SUNDAY JOINT ANCIENT HISTORY
The original SUNDAY JOINT was conceived and brought into being by Roger C and Lesley Green (manageress of the Vortex Jazz Bar) after a series of highly successful semi-legal, warehouse parties in the Stoke Newington area of North-East London... The idea was that it be an event where people could wind down & relax after a hard weekend of partying, however when the beer started to flow anything could happen, and it was not unknown for spontaneous outbreaks of dancing on the bar to "jump-up" hip-hop, to erupt.

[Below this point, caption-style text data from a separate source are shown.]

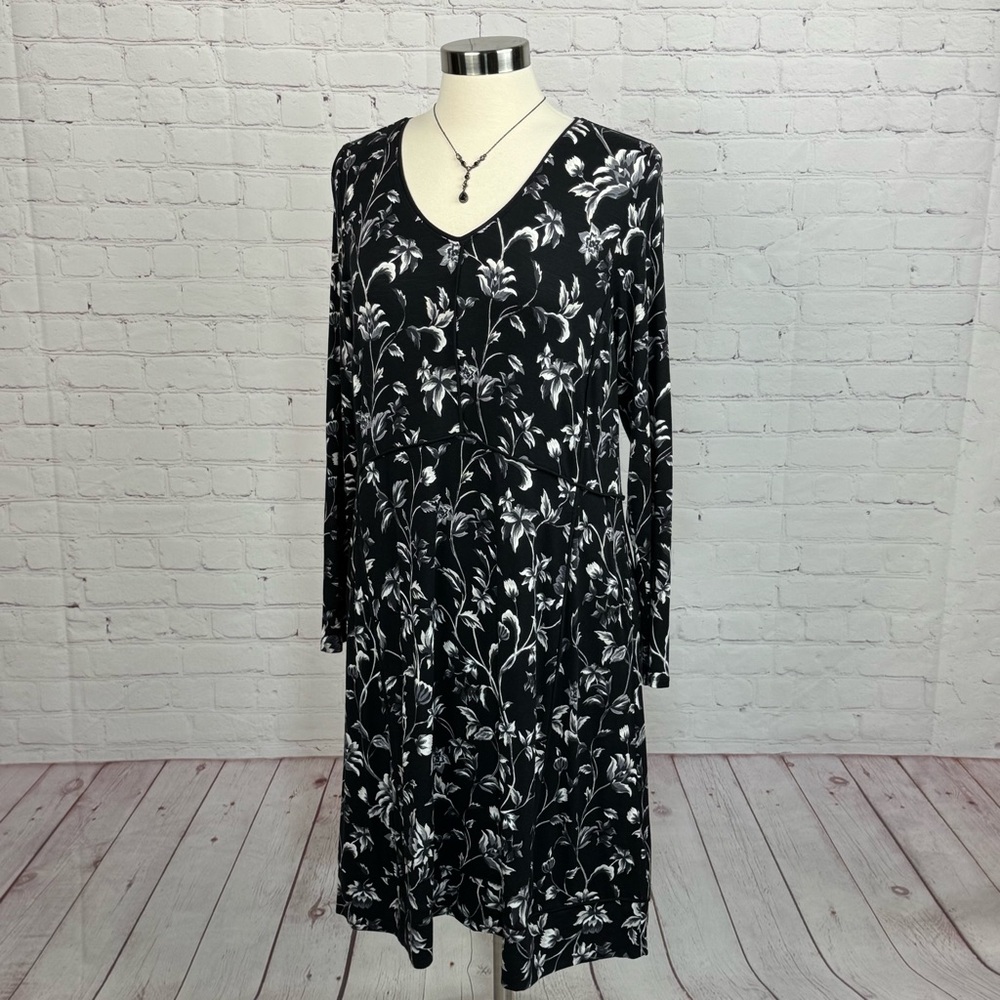 J. Jill Black & White Floral Midi Dress w/Pockets Long Sleeve Medium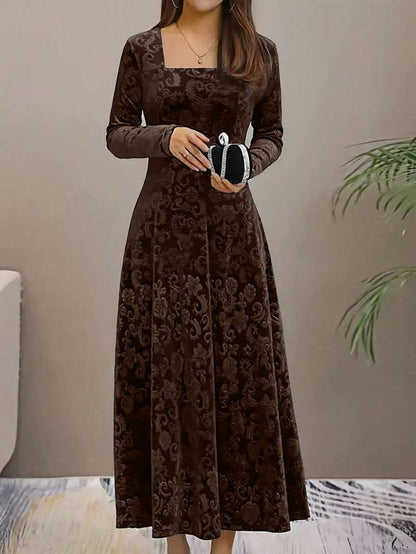 Istanbul Floral Velvet Square Neck A Line Midi Dress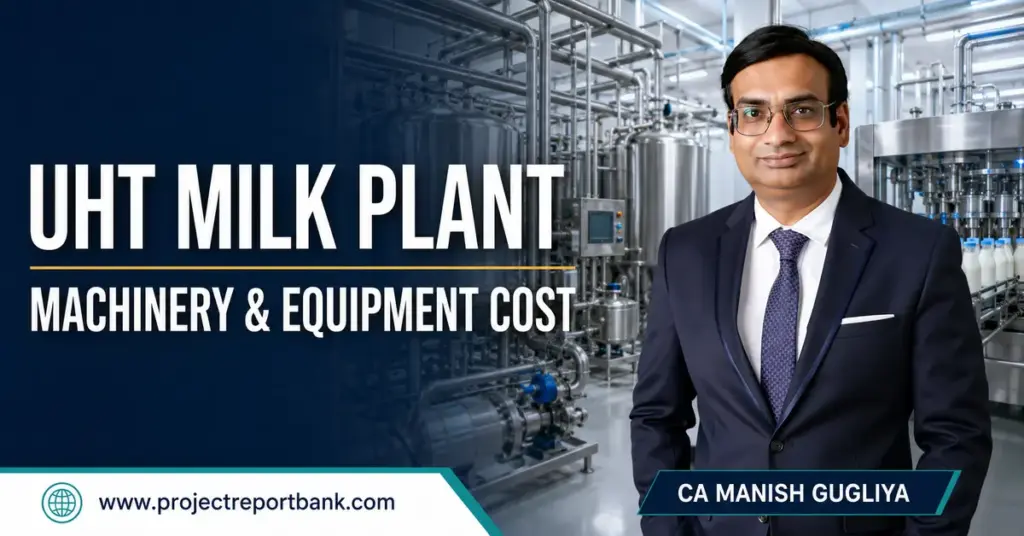 UHT milk plant machinery and equipment cost in India featuring CA Manish Gugliya and a modern dairy processing facility.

"Phat Beats, Hip-Hop, Funky Soundtracks, Drum'n'Bass and Loungecore... all sewn up with a tenous jazz thread" was the by-line - because at that time the Vortex was one of the longest running and respected jazz clubs in London, visited by many famous international jazz musicians. Many of the local DJ's who made guest appearances on the turntables with Roger C were drawn from Stokies huge pool of talent - Nigel Clark from chart-toppers Dodgy, Tjinder Singh from indie stalwarts Cornershop, MIchael Dog from the infamous Club Dog and Planet Dog Records, all the serious vinyl-heads from Totem Records across the street. Alt-cabaret songstresses Pearl Harbour and Dee Day Landings made a few appearances, the Bikini Beach Band were frequently involved - the only thing predictable about the Sunday Joint was it's un-predictability.
Resident DJ Roger C quit the UK in November 1998 for Los Angeles and eventually Sydney, Australia but The Sunday Joint continued on at The Vortex until May / June of the following year... there was a tie-in with Sonnie Mann's Chapel of Karaoke every couple of weeks... Tom Middleton made an appearance. Eventually though the Joint came to an end in the early summer of 1999.
Just unearthed from the vaults are these posters and flyers..
However, The Sunday Joint was definitely not going to die... in December of 1999, Roger C resurrected the concept in Sydney, in the upstairs lounge of the Well Connected internet cafe in Glebe, a neighborhood very similar to Stoke Newington in many ways, but with more sun and less shootings. It ran there for five months, throughout the long hot Australian summer, with Roger C being joined every week by local guest djs, and finished at the end of April 2000 with the expiration of his Australian visitors visa.